Exercise - In the copy, keep every line below as it is and leave out the pictures.

═════ Material for this task ═════

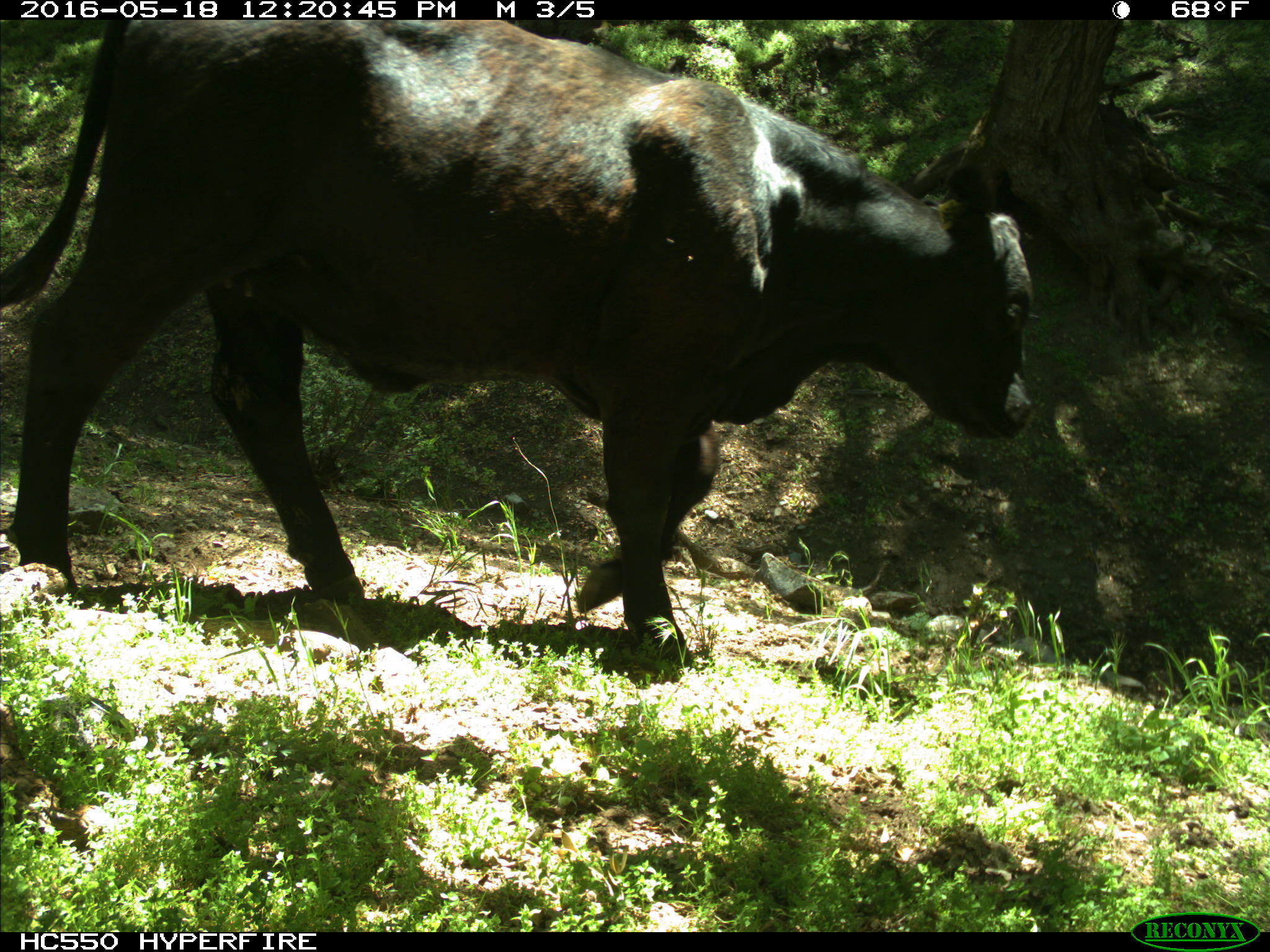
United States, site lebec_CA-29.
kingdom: Animalia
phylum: Chordata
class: Mammalia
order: Artiodactyla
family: Bovidae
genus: Bos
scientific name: Bos taurus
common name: domestic cow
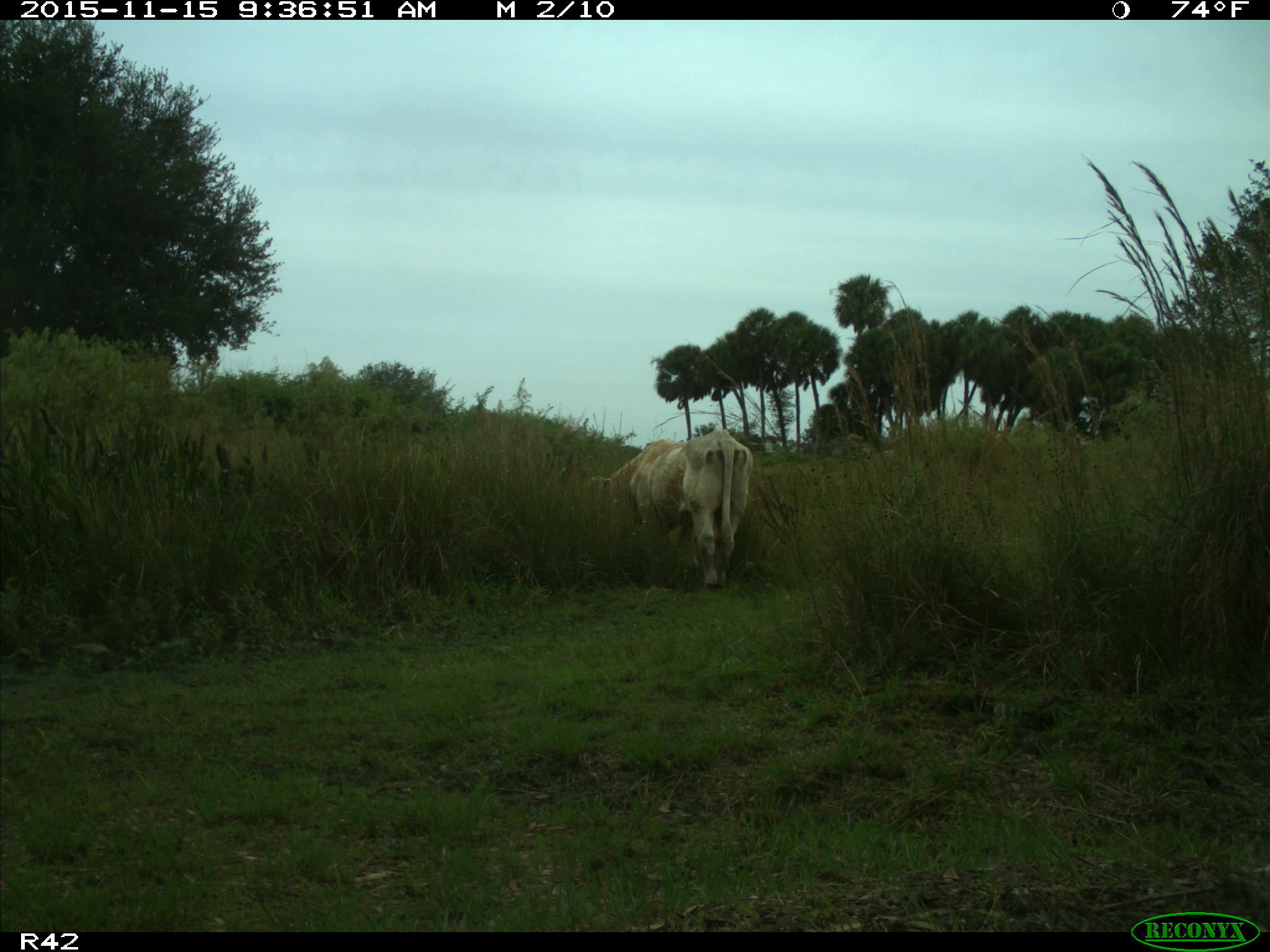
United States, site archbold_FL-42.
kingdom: Animalia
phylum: Chordata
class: Mammalia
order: Artiodactyla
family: Bovidae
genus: Bos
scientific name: Bos taurus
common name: domestic cow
Bos taurus (domestic cow).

═════

Answer for the task -
United States, site lebec_CA-29.
kingdom: Animalia
phylum: Chordata
class: Mammalia
order: Artiodactyla
family: Bovidae
genus: Bos
scientific name: Bos taurus
common name: domestic cow
United States, site archbold_FL-42.
kingdom: Animalia
phylum: Chordata
class: Mammalia
order: Artiodactyla
family: Bovidae
genus: Bos
scientific name: Bos taurus
common name: domestic cow
Bos taurus (domestic cow).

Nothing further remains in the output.